The full listing, written out exactly and without images, is the expected result.

──────── RECORDED INFORMATION

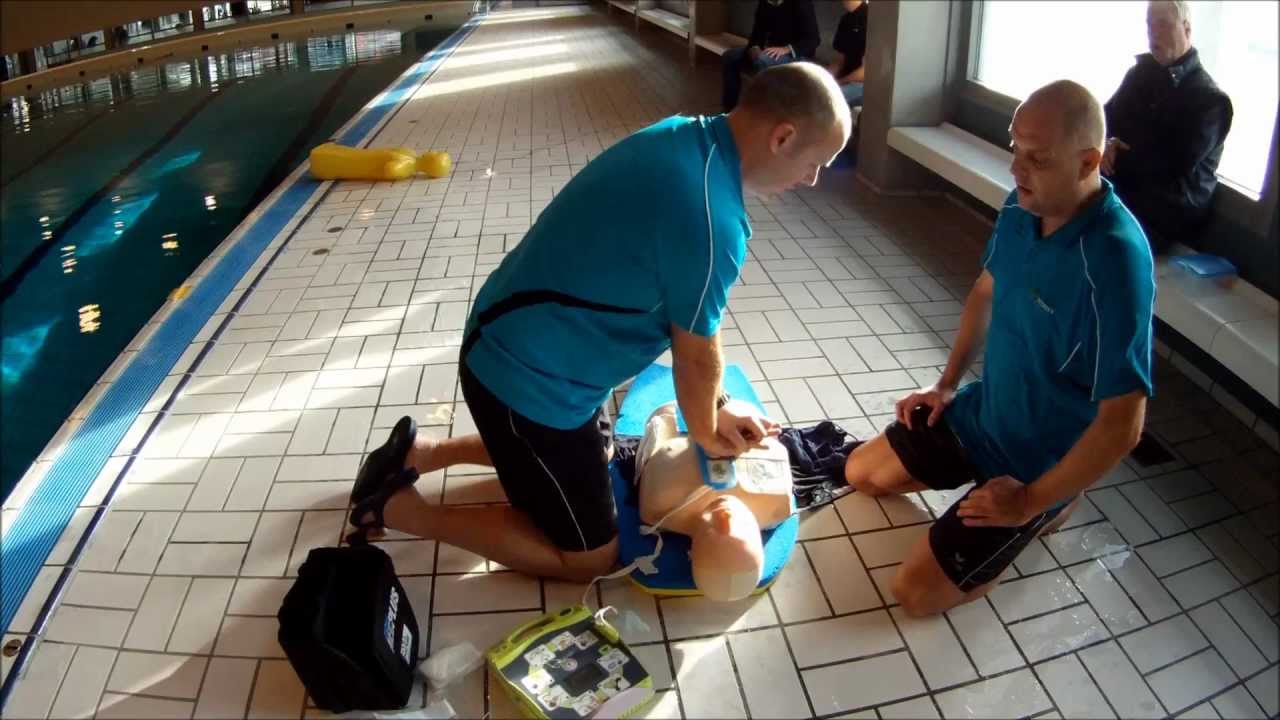 EHBO / Reanimatie Training - YouTube - Wanneer Stop Je Met Reanimeren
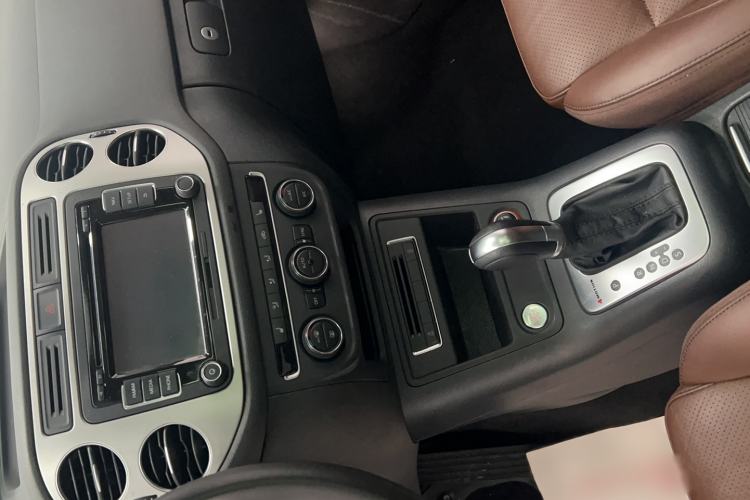 Used Volkswagen Tiguan 2015 1.8TSI Automatic All-Wheel-Drive Luxury Model
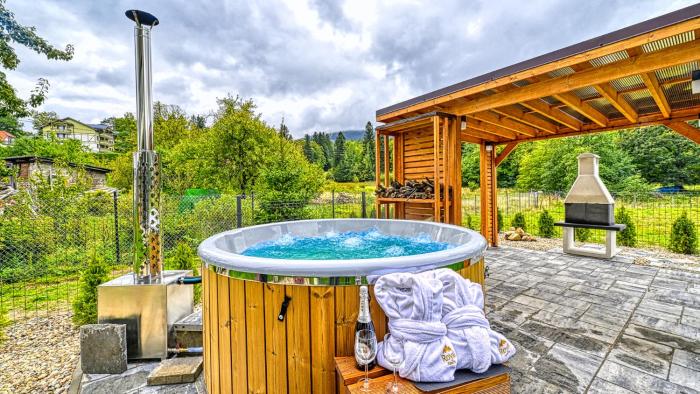 Apartament Superior z prywatną balią i ogrodem - Belle View & SPA - by Royal Aparts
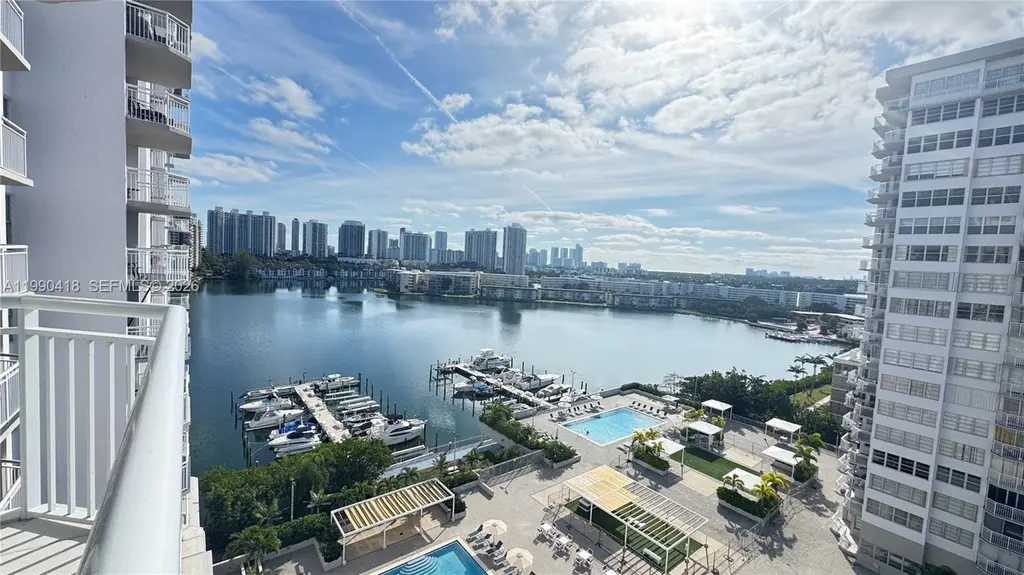 18061 Biscayne Blvd #1203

────────────────

▶ _RESULT_
 EHBO / Reanimatie Training - YouTube - Wanneer Stop Je Met Reanimeren
 Used Volkswagen Tiguan 2015 1.8TSI Automatic All-Wheel-Drive Luxury Model
 Apartament Superior z prywatną balią i ogrodem - Belle View & SPA - by Royal Aparts
 18061 Biscayne Blvd #1203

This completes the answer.